Il giorno della memoria è utile anche guardare, con occhio disincantato quello che sta accadendo nell’oggi

E' puramente una chimera trovare sulla via di Damasco conversioni di pace, rivelazioni luminose di un futuro difficile ma colorato di primavera. Nell'arco di due, tre anni si sono verificati fenomeni inaspettati come la pandemia, il cambiamento climatico, la diffusione di guerre, carestie dall'Asia, all'Africa e all'Europa. Sono milioni i morti per la pandemia del virus, sono milioni i morti per la fame, sono milioni i morti per la guerra, sono milioni gli esuli, sono milioni gli immigrati. Eppure, c'è ancora chi sostiene che dopo la catastrofe ci sarà il ciel sereno. La narrazione afferma che i cambiamenti catastrofici sono necessari e indispensabili per l'evoluzione.

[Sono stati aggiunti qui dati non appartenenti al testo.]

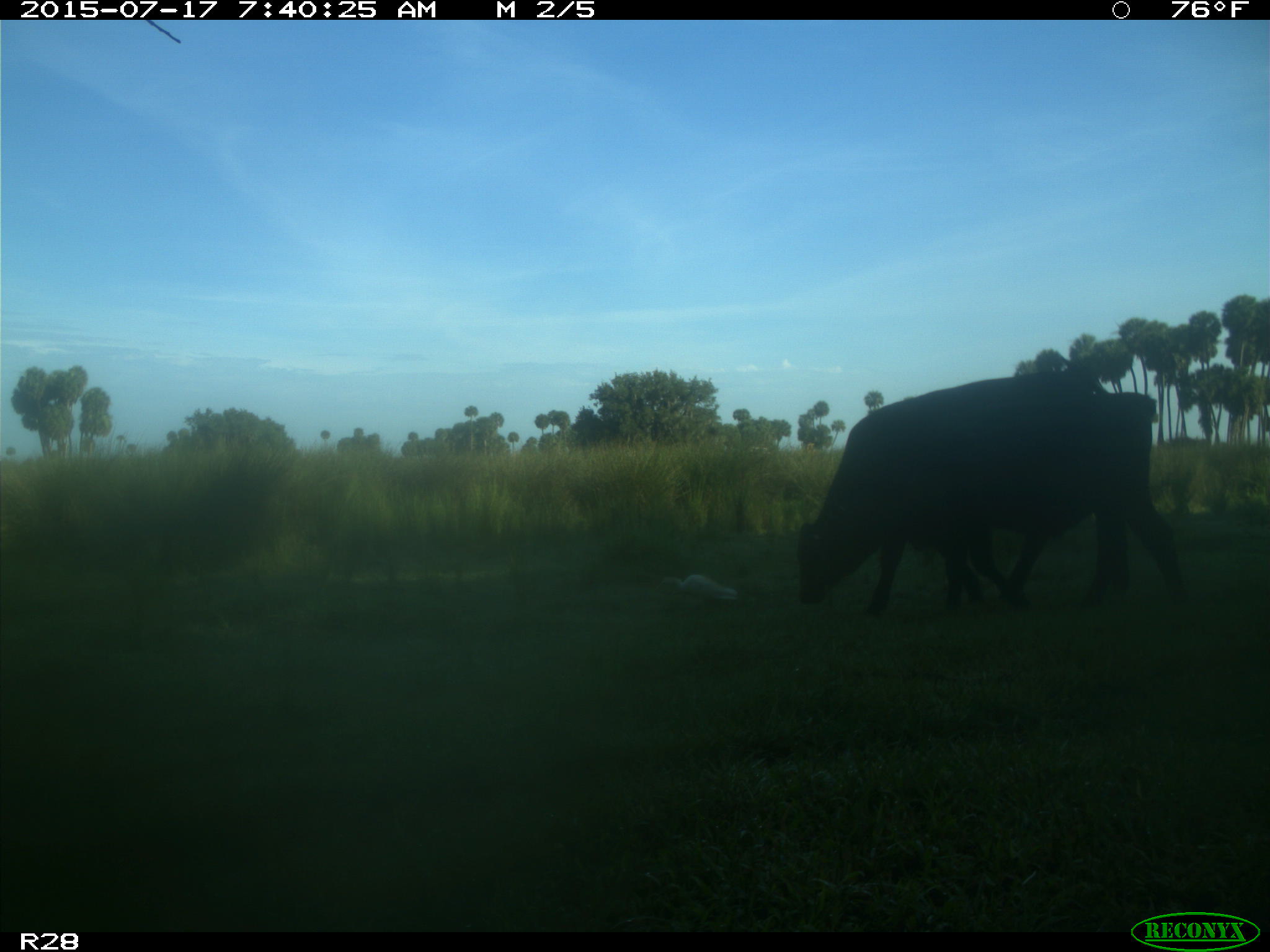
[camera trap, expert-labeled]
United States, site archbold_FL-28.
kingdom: Animalia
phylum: Chordata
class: Mammalia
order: Artiodactyla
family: Bovidae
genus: Bos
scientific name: Bos taurus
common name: domestic cow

Non è così. Il male e il dolore umano non producono necessariamente bene. E' una favola bella che prende origine dal pensiero del pentimento, dall'espiazione del peccato. Il frutto rubato della conoscenza non porta in sé il bene. Con tutte le catastrofi che si sono verificate l'essere umano dovrebbe essere un fiore trasparente, lindo e pulito: non lo è.

Dalla distruzione non sono mai nati dei fiori, si sono sviluppate le tecniche, le finanze, ma la psiche umana, di fronte a queste cose, non evolve. Basta un niente per far scatenare nella psiche azioni di aggressione e di violenza. Non è come dice Friedrich Wilhelm Nietzsche che tutto questo accade perché dio è morto. Se così fosse, in questa società post global, non dovrebbero esserci guerre, conflitti di religione, invece assistiamo a scontri micidiali.

Chissà quante volte si sono poste questa domanda uomini, donne, giovani, bambini davanti al camino e alla cenere che si disperdeva nell'aria nel Campo, dietro il reticolato, nella baracca abbandonata da dio e dagli uomini?

La domanda che quei credenti e non credenti si ponevano, riguardava il sentimento abbandonico, il sentimento della colpa, il sentimento del tradimento di essere stati lasciati dall'amico, dal vicino, dal compagno di banco per essere cacciati nell'inferno della disperazione e della morte. I fantasmi di questi corpi sono ancora presenti, basta mettere un piede dentro il Campo per sentirne la presenza, il silenzio, la voce, la disperazione, ma non le urla. L'abbandono si manifesta con il silenzio, con il movimento del corpo; l'urlo è opera dell'angoscia della paura. Lì c'era una vita che cercava di sopravvivere e sperava nella ragione. Ma la ragione in sé, se è lasciata sola, rischia di essere travolta dai suoi inganni, ha la necessita di trovare un corpo, una presenza, un'emozione. Non è detto che ci riesca.

Forse sono le stesse sensazioni che hanno vissuto quella moltitudine di persone che sono entrate all'interno di un ospedale anonimo e senza anima per farsi curare dal virus. Ha prevalso il sentimento di abbandono, solitudine e dolore. Isolati, curati da buone intenzioni, ma impotenti in quel momento: catastrofe.

Il giorno della memoria, della shoah, che indica lo sterminio degli Ebrei vittime del genocidio nazista, è utile anche per guardare, con occhio disincantato, quello che sta accadendo nell'oggi. Ci sono Campi con milioni di persone che vivono in condizioni al limite della sopravvivenza, che vivono tra macerie di città distrutte dalle bombe.

Come allora c'è la tendenza a evitare di raccontare il trauma del Campo, della guerra, si teme che parlandone il trauma si riaccenda si vivifichi. La società che sta bene, ma ha paura, preferisce starsene alla lontana. E' meglio non sapere che sapere.